La richiesta errata di rimborso spese non giustifica il licenziamento

La richiesta errata di rimborso spese non giustifica il licenziamento

In presenza di un sistema aziendale automatizzato per la gestione dei rimborsi delle spese di trasferta, la richiesta da parte della lavoratrice di essere rimborsata per importi estranei alla prestazione lavorativa, così come la produzione tramite il portale informatizzato di ricevute della carta di credito in assenza degli scontrini reali, costituisce una mera irregolarità.

Non è corretto sostenere che, poiché la dipendente ha richiesto il rimborso di spese non connesse alla prestazione di lavoro e ha, inoltre, presentato giustificativi non pertinenti in base alla policy aziendale, di cui la stessa lavoratrice doveva essere a conoscenza, si ricade in una condotta inadempiente assimilabile al furto.
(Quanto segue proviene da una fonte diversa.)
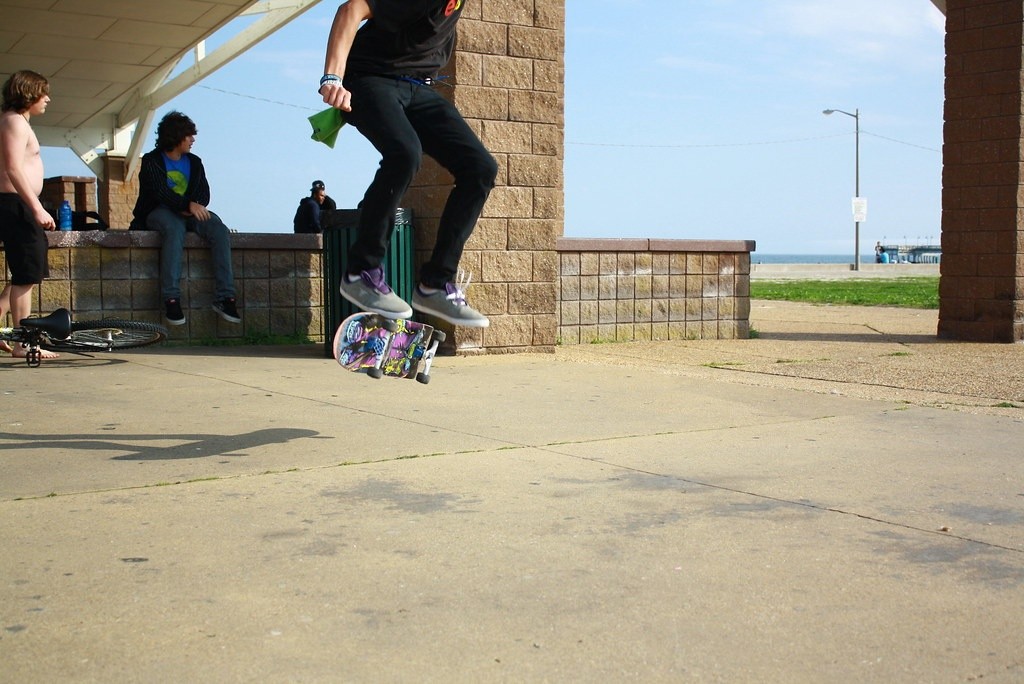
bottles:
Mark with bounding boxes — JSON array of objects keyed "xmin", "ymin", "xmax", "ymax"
[{"xmin": 60, "ymin": 200, "xmax": 72, "ymax": 231}]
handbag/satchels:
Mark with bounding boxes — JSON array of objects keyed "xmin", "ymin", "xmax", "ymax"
[{"xmin": 49, "ymin": 210, "xmax": 109, "ymax": 232}]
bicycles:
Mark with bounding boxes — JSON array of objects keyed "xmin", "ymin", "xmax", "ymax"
[{"xmin": 0, "ymin": 308, "xmax": 169, "ymax": 368}]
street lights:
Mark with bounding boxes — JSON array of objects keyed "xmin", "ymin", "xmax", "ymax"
[{"xmin": 822, "ymin": 108, "xmax": 860, "ymax": 271}]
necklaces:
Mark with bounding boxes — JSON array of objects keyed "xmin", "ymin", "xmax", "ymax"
[{"xmin": 21, "ymin": 112, "xmax": 30, "ymax": 125}]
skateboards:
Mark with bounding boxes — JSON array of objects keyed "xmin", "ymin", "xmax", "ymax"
[{"xmin": 331, "ymin": 311, "xmax": 447, "ymax": 385}]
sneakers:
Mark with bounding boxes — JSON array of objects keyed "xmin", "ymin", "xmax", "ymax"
[
  {"xmin": 411, "ymin": 269, "xmax": 489, "ymax": 329},
  {"xmin": 340, "ymin": 270, "xmax": 412, "ymax": 320},
  {"xmin": 212, "ymin": 295, "xmax": 240, "ymax": 323},
  {"xmin": 166, "ymin": 296, "xmax": 186, "ymax": 326}
]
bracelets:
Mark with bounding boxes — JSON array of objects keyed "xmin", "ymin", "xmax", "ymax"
[{"xmin": 318, "ymin": 75, "xmax": 344, "ymax": 93}]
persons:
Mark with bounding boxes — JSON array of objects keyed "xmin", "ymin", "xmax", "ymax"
[
  {"xmin": 319, "ymin": 0, "xmax": 499, "ymax": 329},
  {"xmin": 293, "ymin": 181, "xmax": 336, "ymax": 234},
  {"xmin": 129, "ymin": 110, "xmax": 242, "ymax": 325},
  {"xmin": 0, "ymin": 69, "xmax": 60, "ymax": 358}
]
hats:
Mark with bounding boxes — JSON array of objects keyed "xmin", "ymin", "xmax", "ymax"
[{"xmin": 310, "ymin": 180, "xmax": 324, "ymax": 191}]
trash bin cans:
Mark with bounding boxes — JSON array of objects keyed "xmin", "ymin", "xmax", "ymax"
[{"xmin": 321, "ymin": 207, "xmax": 414, "ymax": 359}]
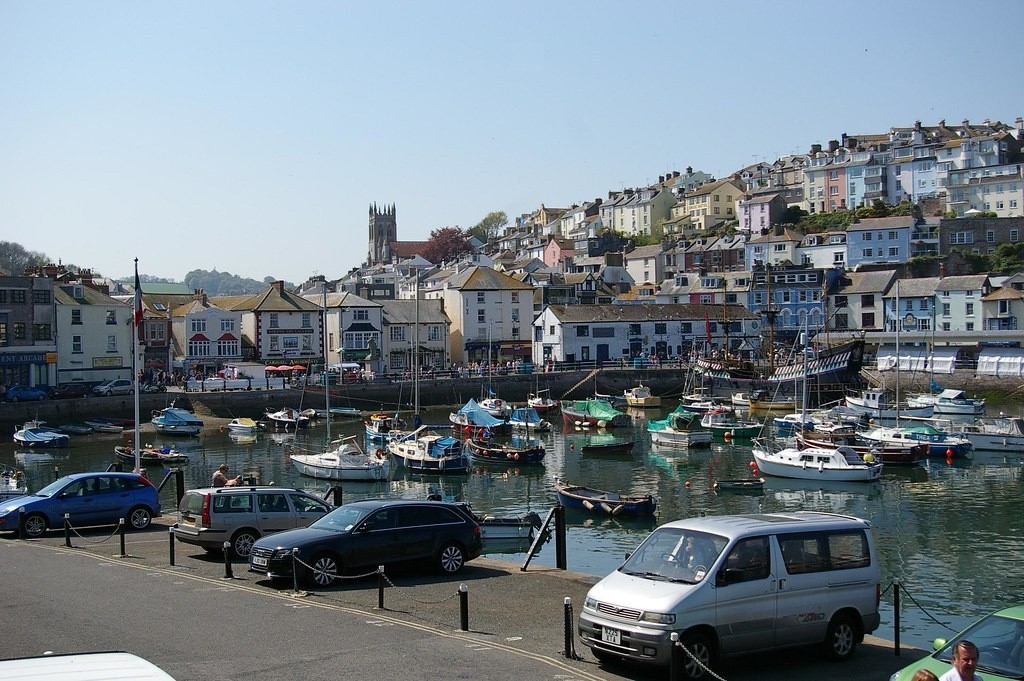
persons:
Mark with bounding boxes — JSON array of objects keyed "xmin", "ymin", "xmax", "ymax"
[
  {"xmin": 211, "ymin": 463, "xmax": 244, "ymax": 486},
  {"xmin": 140, "ymin": 368, "xmax": 222, "ymax": 389},
  {"xmin": 911, "ymin": 640, "xmax": 984, "ymax": 681},
  {"xmin": 678, "ymin": 536, "xmax": 705, "ymax": 571},
  {"xmin": 467, "ymin": 357, "xmax": 523, "ymax": 375},
  {"xmin": 640, "ymin": 352, "xmax": 659, "ymax": 369},
  {"xmin": 0, "ymin": 384, "xmax": 6, "ymax": 403},
  {"xmin": 298, "ymin": 369, "xmax": 364, "ymax": 384}
]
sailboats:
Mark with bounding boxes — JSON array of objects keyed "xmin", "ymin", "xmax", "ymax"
[
  {"xmin": 288, "ymin": 284, "xmax": 389, "ymax": 481},
  {"xmin": 677, "ymin": 264, "xmax": 988, "ymax": 482},
  {"xmin": 386, "ymin": 266, "xmax": 561, "ymax": 474}
]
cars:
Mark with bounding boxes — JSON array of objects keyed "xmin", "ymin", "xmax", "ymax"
[
  {"xmin": 0, "ymin": 471, "xmax": 162, "ymax": 539},
  {"xmin": 890, "ymin": 604, "xmax": 1023, "ymax": 681},
  {"xmin": 0, "ymin": 378, "xmax": 134, "ymax": 399},
  {"xmin": 248, "ymin": 500, "xmax": 485, "ymax": 589}
]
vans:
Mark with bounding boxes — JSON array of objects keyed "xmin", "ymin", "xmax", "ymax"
[{"xmin": 575, "ymin": 505, "xmax": 882, "ymax": 681}]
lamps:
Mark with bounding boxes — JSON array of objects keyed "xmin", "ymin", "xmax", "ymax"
[
  {"xmin": 342, "ymin": 306, "xmax": 351, "ymax": 313},
  {"xmin": 126, "ymin": 318, "xmax": 132, "ymax": 325}
]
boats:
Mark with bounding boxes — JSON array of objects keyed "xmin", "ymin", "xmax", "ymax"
[
  {"xmin": 363, "ymin": 412, "xmax": 406, "ymax": 442},
  {"xmin": 228, "ymin": 417, "xmax": 266, "ymax": 432},
  {"xmin": 508, "ymin": 408, "xmax": 554, "ymax": 433},
  {"xmin": 475, "ymin": 384, "xmax": 929, "ymax": 540},
  {"xmin": 328, "ymin": 407, "xmax": 362, "ymax": 418},
  {"xmin": 13, "ymin": 410, "xmax": 135, "ymax": 448},
  {"xmin": 150, "ymin": 406, "xmax": 204, "ymax": 436},
  {"xmin": 14, "ymin": 450, "xmax": 54, "ymax": 466},
  {"xmin": 265, "ymin": 407, "xmax": 310, "ymax": 429},
  {"xmin": 0, "ymin": 463, "xmax": 28, "ymax": 502},
  {"xmin": 114, "ymin": 445, "xmax": 186, "ymax": 465},
  {"xmin": 448, "ymin": 398, "xmax": 512, "ymax": 434},
  {"xmin": 465, "ymin": 432, "xmax": 545, "ymax": 465}
]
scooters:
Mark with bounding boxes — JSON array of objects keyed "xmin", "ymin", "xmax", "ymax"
[{"xmin": 139, "ymin": 379, "xmax": 167, "ymax": 394}]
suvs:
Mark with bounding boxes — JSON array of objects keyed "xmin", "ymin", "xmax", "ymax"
[{"xmin": 173, "ymin": 489, "xmax": 338, "ymax": 562}]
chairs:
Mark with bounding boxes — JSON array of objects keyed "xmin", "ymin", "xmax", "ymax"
[
  {"xmin": 79, "ymin": 481, "xmax": 88, "ymax": 496},
  {"xmin": 784, "ymin": 542, "xmax": 803, "ymax": 563},
  {"xmin": 261, "ymin": 495, "xmax": 274, "ymax": 512},
  {"xmin": 274, "ymin": 497, "xmax": 289, "ymax": 512},
  {"xmin": 88, "ymin": 483, "xmax": 95, "ymax": 495},
  {"xmin": 699, "ymin": 538, "xmax": 718, "ymax": 569},
  {"xmin": 104, "ymin": 480, "xmax": 117, "ymax": 492}
]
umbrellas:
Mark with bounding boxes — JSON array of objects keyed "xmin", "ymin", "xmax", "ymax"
[
  {"xmin": 218, "ymin": 368, "xmax": 233, "ymax": 373},
  {"xmin": 266, "ymin": 365, "xmax": 307, "ymax": 377}
]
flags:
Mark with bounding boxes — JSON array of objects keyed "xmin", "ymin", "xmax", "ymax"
[{"xmin": 134, "ymin": 273, "xmax": 143, "ymax": 327}]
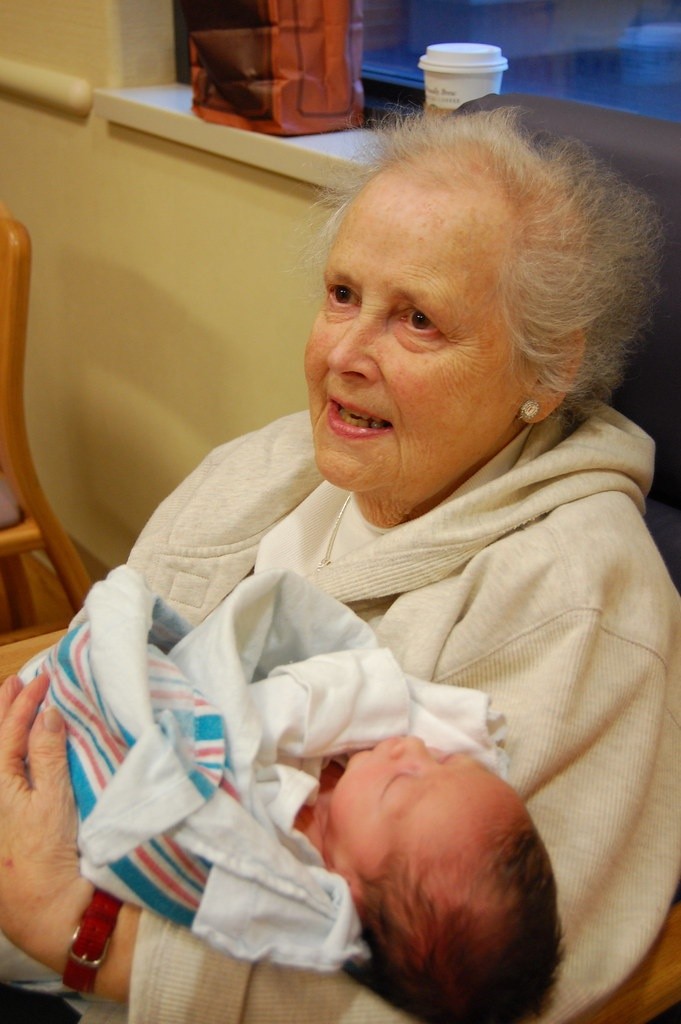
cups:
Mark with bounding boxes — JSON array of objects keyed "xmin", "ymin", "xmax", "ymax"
[{"xmin": 418, "ymin": 43, "xmax": 507, "ymax": 125}]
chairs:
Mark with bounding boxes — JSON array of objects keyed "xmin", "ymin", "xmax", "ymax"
[{"xmin": 0, "ymin": 221, "xmax": 94, "ymax": 645}]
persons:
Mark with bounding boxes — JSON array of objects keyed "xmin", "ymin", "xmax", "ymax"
[{"xmin": 0, "ymin": 112, "xmax": 681, "ymax": 1024}]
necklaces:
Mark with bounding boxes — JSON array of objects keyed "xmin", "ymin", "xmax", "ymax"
[{"xmin": 316, "ymin": 492, "xmax": 352, "ymax": 570}]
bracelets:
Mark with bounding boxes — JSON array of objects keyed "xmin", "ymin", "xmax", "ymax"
[{"xmin": 63, "ymin": 887, "xmax": 122, "ymax": 993}]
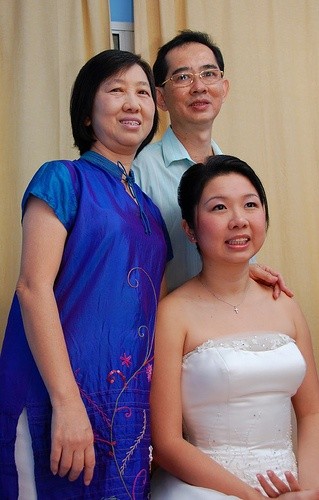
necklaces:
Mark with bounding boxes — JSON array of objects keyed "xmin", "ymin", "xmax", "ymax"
[{"xmin": 201, "ymin": 271, "xmax": 251, "ymax": 314}]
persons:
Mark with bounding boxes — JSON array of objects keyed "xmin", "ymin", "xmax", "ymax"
[
  {"xmin": 0, "ymin": 50, "xmax": 294, "ymax": 500},
  {"xmin": 132, "ymin": 29, "xmax": 258, "ymax": 293},
  {"xmin": 149, "ymin": 154, "xmax": 319, "ymax": 500}
]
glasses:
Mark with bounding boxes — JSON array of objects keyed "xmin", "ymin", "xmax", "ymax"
[{"xmin": 160, "ymin": 70, "xmax": 223, "ymax": 88}]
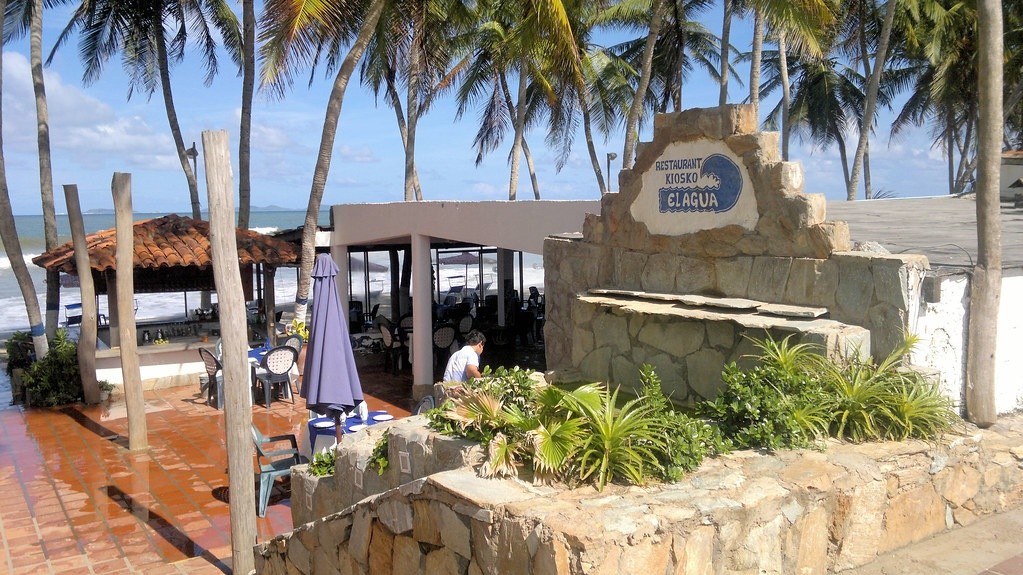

Né risulta idoneo a integrare una condotta fraudolenta il rilievo per cui il portale aziendale, sul quale sono stati caricati i giustificativi delle spese sostenute, consente al datore di effettuare il controllo cartolare solamente ex post.

L’esistenza di una procedura aziendale automatizzata per gestire i rimborsi spese, considerando il controllo a posteriori da parte datoriale sulla pertinente valutazione delle voci di rimborso spese e sulla loro corretta giustificazione documentale, esclude una condotta più grave della mera irregolarità nella richiesta di rimborsi per i giorni di trasferta.

La posizione della Cassazione

La Cassazione (ordinanza 23189/2025) valorizza il dato della gestione aziendale dei rimborsi attraverso il portale informatizzato per evidenziare che è proprio la procedura automatizzata a impedire che al dipendente possa essere ascritta una condotta fraudolenta. Nel caso specifico, una lavoratrice ha richiesto un rimborso di oltre 920 euro, ma una parte di questa somma (oltre 250 euro) è stata ritenuta successivamente non rimborsabile dall’azienda e quindi è stata stornata dall’importo complessivo, a mesi di distanza.